I was also struck by Kevin Yong’s piece, “AI should not just be a tool for the baddies ”. It makes an uncomfortable but important point: choosing not to understand AI doesn’t make the risks disappear. It just leaves the field open to people who don’t care about harm, misuse or consequences. We can’t afford to dither while the bad guys race ahead.
Generative AI can now produce highly convincing impersonations — a fake voice note from a colleague, or a fabricated message attributed to a teacher or manager. The technology makes this easy. But when tools remove friction and downplay risk, people are more likely to experiment first and think later.
The way these tools are built matters. Design choices — about defaults, friction, logging, and safeguards — can create an extra layer of control that supports responsible use rather than undermining it. That’s the space we like to create our tools in and it doesn’t remove human responsibility, but it does shape behaviour. Pretending those choices are neutral is itself a choice.
This is where Grok — and Musk’s position on it — becomes more than an eye-roll moment. Musk and his teams have publicly leaned into calling Grok’s edgy, adult/NSFW-oriented functionality “spicy,” including a so-called “Spicy Mode” for image/video generation that lets users create nudity-oriented content, and Musk has shared screenshots and promotional language pointing to a willingness to answer “spicy” questions more readily than other AI systems.
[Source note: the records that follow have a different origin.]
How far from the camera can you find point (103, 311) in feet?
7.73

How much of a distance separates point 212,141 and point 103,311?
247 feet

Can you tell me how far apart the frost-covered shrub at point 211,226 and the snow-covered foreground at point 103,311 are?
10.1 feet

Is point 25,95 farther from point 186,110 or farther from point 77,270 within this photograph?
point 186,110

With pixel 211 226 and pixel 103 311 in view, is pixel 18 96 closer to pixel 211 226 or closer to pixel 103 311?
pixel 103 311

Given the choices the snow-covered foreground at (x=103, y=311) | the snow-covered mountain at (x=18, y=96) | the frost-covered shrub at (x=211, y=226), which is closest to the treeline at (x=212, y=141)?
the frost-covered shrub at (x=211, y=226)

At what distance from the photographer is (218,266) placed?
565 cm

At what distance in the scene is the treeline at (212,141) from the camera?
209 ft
The problem isn’t just the tool. It’s the framing: rules are boring, safeguards are censorship, and anyone raising concerns is humourless or afraid of free speech. That framing is seductive, implying we’re all just squares if we aren’t totally okay with it.
We don’t need to clutch our pearls, but we also don’t need to play along.
Being responsible here doesn’t mean being anti-AI. It means understanding what’s happening, being honest about what’s still broken or dangerous, and not outsourcing our judgement to a chatbot — however confidently it speaks. It means adults acting like adults, and helping younger users do the same.
AI is now part of the everyday. That makes responsibility more important, not less. And if that’s uncomfortable for tech leaders who prefer chaos to accountability, that’s rather my point.